# Aufgaben:
1. Nennen Sie alle unterschiedlichen Wörter der Rezension, die mit „Europ“ beginnen, unabhängig von Groß- und Kleinschreibung. Führen Sie jedes Wort nur einmal auf.
2. Überarbeiten Sie den Abschnitt der Rezension zwischen "Süddeutsche Zeitung - Rezension" und "der Europäer blicken.", beide Stellen eingeschlossen. Ersetzen Sie darin "Sonderrolle" durch "Ausnahmerolle".

# Textauszug:
::::::::
Süddeutsche Zeitung - Rezension
Süddeutsche Zeitung | Besprechung von 13.05.2019

Europas Chancen,
Europas Risiken
Niklaus Nuspliger deutet die EU
aus Schweizer Perspektive
Schweizer Journalistinnen und Journalisten spielen eine Sonderrolle in Brüssel. Sie nehmen teil an den formellen und informellen Gesprächskreisen in Europas Hauptstadt, sind bestens informiert. Doch weil ihr Land nicht in der EU ist, scheint es, als könnten sie etwas unabhängiger, freier berichten, weil sie gleichsam von innen wie von außen auf die Union der Europäer blicken.
Niklaus Nuspliger, Brüssel-Korrespondent der Neuen Zürcher Zeitung, beweist das nicht nur in seiner täglichen Arbeit, er hat diesen Vorteil nun auch in ein Buch umgemünzt, das die Lage der europäischen Dinge, im Guten wie im Schlechten, aus einer angenehm neutralen Perspektive beleuchtet. Wert und Nutzen der europäischen Zusammenarbeit stellt er keineswegs infrage, hat aber einen scharfen Blick für deren Defizite.
::::::::
# Auflistung:
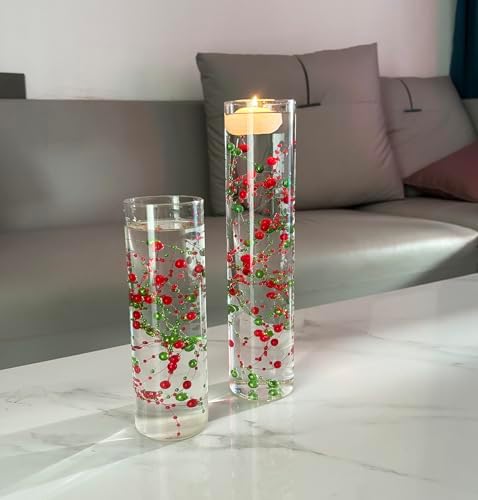 12 Pcs Pearl String Set for Floating Candles Centerpiece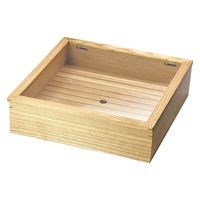 用美 フード BOX タモ・フード BOXアクリル蓋付(自在蓋仕様) [1個入] yub-35634（直送品）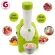 Kingbird, Ice Cream & Yogurt and Fruit Ice Cream Maker ZQ-IC01-(Green)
::::::::
# Lösungen:
1. Europas, Europäer, europäischen

2.
Süddeutsche Zeitung - Rezension
Süddeutsche Zeitung | Besprechung von 13.05.2019

Europas Chancen,
Europas Risiken
Niklaus Nuspliger deutet die EU
aus Schweizer Perspektive
Schweizer Journalistinnen und Journalisten spielen eine Ausnahmerolle in Brüssel. Sie nehmen teil an den formellen und informellen Gesprächskreisen in Europas Hauptstadt, sind bestens informiert. Doch weil ihr Land nicht in der EU ist, scheint es, als könnten sie etwas unabhängiger, freier berichten, weil sie gleichsam von innen wie von außen auf die Union der Europäer blicken.